• **Material zur Übung**:
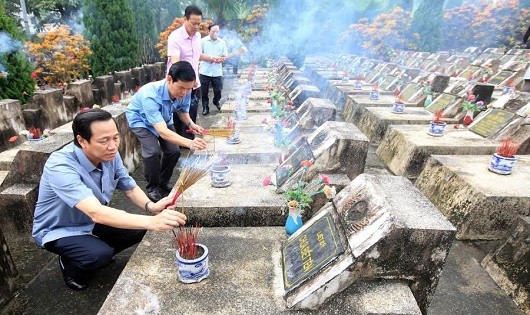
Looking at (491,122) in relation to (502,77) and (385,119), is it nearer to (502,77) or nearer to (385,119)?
(385,119)

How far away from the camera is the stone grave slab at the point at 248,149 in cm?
456

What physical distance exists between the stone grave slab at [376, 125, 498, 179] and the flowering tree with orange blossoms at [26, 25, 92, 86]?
9.01 m

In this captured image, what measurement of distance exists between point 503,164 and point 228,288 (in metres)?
3.78

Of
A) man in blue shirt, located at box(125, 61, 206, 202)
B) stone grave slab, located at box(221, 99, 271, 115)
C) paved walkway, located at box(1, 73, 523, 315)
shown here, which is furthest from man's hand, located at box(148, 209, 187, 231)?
stone grave slab, located at box(221, 99, 271, 115)

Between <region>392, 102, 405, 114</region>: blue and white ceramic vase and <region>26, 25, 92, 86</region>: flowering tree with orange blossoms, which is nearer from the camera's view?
<region>392, 102, 405, 114</region>: blue and white ceramic vase

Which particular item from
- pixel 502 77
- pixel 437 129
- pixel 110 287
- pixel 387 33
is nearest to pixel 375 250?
pixel 110 287

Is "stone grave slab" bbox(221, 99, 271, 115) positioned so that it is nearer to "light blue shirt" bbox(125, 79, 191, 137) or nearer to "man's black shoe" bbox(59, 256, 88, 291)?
"light blue shirt" bbox(125, 79, 191, 137)

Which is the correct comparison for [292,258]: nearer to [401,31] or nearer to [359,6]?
[401,31]

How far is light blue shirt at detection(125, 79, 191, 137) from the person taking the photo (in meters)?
3.84

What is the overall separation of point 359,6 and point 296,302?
2178 cm

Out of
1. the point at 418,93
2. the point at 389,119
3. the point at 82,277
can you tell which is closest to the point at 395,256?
the point at 82,277

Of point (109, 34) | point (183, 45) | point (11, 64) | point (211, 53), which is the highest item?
point (183, 45)

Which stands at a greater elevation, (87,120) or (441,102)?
(87,120)

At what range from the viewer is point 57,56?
9.38 m
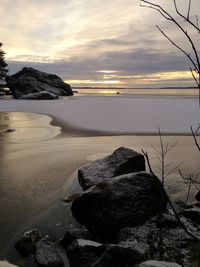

• **Worum es geht**: Gib die gesamte obige Liste Wort für Wort wieder, lass dabei aber die Bilder weg.

• **Ergebnis der Übung**:
Looking at (491,122) in relation to (502,77) and (385,119), is it nearer to (502,77) or nearer to (385,119)?
(385,119)

How far away from the camera is the stone grave slab at the point at 248,149 in cm?
456

What physical distance exists between the stone grave slab at [376, 125, 498, 179] and the flowering tree with orange blossoms at [26, 25, 92, 86]?
9.01 m

In this captured image, what measurement of distance exists between point 503,164 and point 228,288 (in metres)?
3.78

Of
A) man in blue shirt, located at box(125, 61, 206, 202)
B) stone grave slab, located at box(221, 99, 271, 115)
C) paved walkway, located at box(1, 73, 523, 315)
shown here, which is furthest from man's hand, located at box(148, 209, 187, 231)?
stone grave slab, located at box(221, 99, 271, 115)

Between <region>392, 102, 405, 114</region>: blue and white ceramic vase and <region>26, 25, 92, 86</region>: flowering tree with orange blossoms, which is nearer from the camera's view?
<region>392, 102, 405, 114</region>: blue and white ceramic vase

Which particular item from
- pixel 502 77
- pixel 437 129
- pixel 110 287
- pixel 387 33
is nearest to pixel 375 250?
pixel 110 287

Is "stone grave slab" bbox(221, 99, 271, 115) positioned so that it is nearer to "light blue shirt" bbox(125, 79, 191, 137) or nearer to "man's black shoe" bbox(59, 256, 88, 291)?
"light blue shirt" bbox(125, 79, 191, 137)

Which is the correct comparison for [292,258]: nearer to [401,31] or nearer to [359,6]?
[401,31]

How far is light blue shirt at detection(125, 79, 191, 137) from the person taking the photo (in meters)?
3.84

What is the overall separation of point 359,6 and point 296,302?
2178 cm

Out of
1. the point at 418,93
2. the point at 389,119
3. the point at 82,277
can you tell which is closest to the point at 395,256?
the point at 82,277

Of point (109, 34) | point (183, 45) | point (11, 64) | point (211, 53), which is the highest item?
point (183, 45)

Which stands at a greater elevation, (87,120) or (441,102)?
(87,120)

At what range from the viewer is point 57,56?
9.38 m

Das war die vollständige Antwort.